# Can’t trust anyone anymore!



## OneStrangeOne (Sep 10, 2016)

I must be slipping a bit because it never occurred to me that a Gentleman like @JohnnyFlake would take advantage of a simple box split like this! When I got the package out of the mailbox my first thought was, Oh **** this is heavier than it should be! No John wouldn't do that to me! I convinced myself on the way up to the house that he simply shipped box and all and that accounted for the extra weight! Well he DID send the box and of course he made sure that there wasn't enough empty space in it for anything to move around! 
This is what he used for packing materials!


----------



## Scotchpig (Apr 8, 2018)

OneStrangeOne said:


> I must be slipping a bit because it never occurred to me that a Gentleman like @JohnnyFlake would take advantage of a simple box split like this! When I got the package out of the mailbox my first thought was, Oh **** this is heavier than it should be! No John wouldn't do that to me! I convinced myself on the way up to the house that he simply shipped box and all and that accounted for the extra weight! Well he DID send the box and of course he made sure that there wasn't enough empty space in it for anything to move around!
> 
> This is what he used for packing materials!
> 
> View attachment 222994


Better than packing peanuts!

Sent from my iPhone using Tapatalk


----------



## Cherokee98 (Apr 5, 2018)

Scotchpig said:


> Better than packing peanuts!
> 
> Sent from my iPhone using Tapatalk


I'll second that


----------



## Dran (Jun 15, 2018)

Seems like the brotherly thing to do. @OneStrangeOne... He just wanted to ensure your half of the box didnt get mucked up in transit!!


----------



## WNYTony (Feb 12, 2014)

Ha ha, the old box split gag. I'm surprised you fell for that ! You need any cedar sheets ?


----------



## huffer33 (Jun 13, 2017)

Very nice trick!


----------



## Stogiepuffer (Aug 8, 2016)

Nice one .. live and learn I guess. 

Sent from my SM-G930V using Tapatalk


----------



## Pag#11 (Apr 14, 2018)

Nothing worse than things bouncing around in a box...

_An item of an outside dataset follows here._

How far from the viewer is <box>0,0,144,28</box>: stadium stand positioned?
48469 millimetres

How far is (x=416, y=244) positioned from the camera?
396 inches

Sent from my SM-N910P using Tapatalk


----------



## Alrightdriver (May 2, 2017)

Suckered you in!! I love a sneak attack. 

Sent from my SM-S727VL using Tapatalk


----------



## Olecharlie (Oct 28, 2017)

You gotta watch out for the ole guys! Nice whooping @JohnnyFlake


----------



## csk415 (Sep 6, 2016)

Environmentally safe packing material. Nothing goes to land fill. It all goes up in smoke.


----------



## msmith1986 (Apr 24, 2017)

Good one!

Sent from my LG-H830 using Tapatalk


----------



## Rabidawise (Apr 23, 2018)

That my kinda packing material!


----------



## Hickorynut (Jun 26, 2017)

It's hard to rope @OneStrangeOne into a gotcha! Great hit @JohnnyFlake

Sent from the Stoopid Factory HR Dept....


----------



## Kidvegas (Oct 17, 2016)

Nicely done!


Sent from my iPhone using Tapatalk


----------



## TexaSmoke (Apr 13, 2018)

Well executed hit @JohnnyFlake
Nathan can't say much, he uses ziplocs full of baccy instead of bubble wrap when he packs a box.

"By the cigars they smoke and the composers they enjoy, ye shall know the texture of men's souls." - John Galsworthy


----------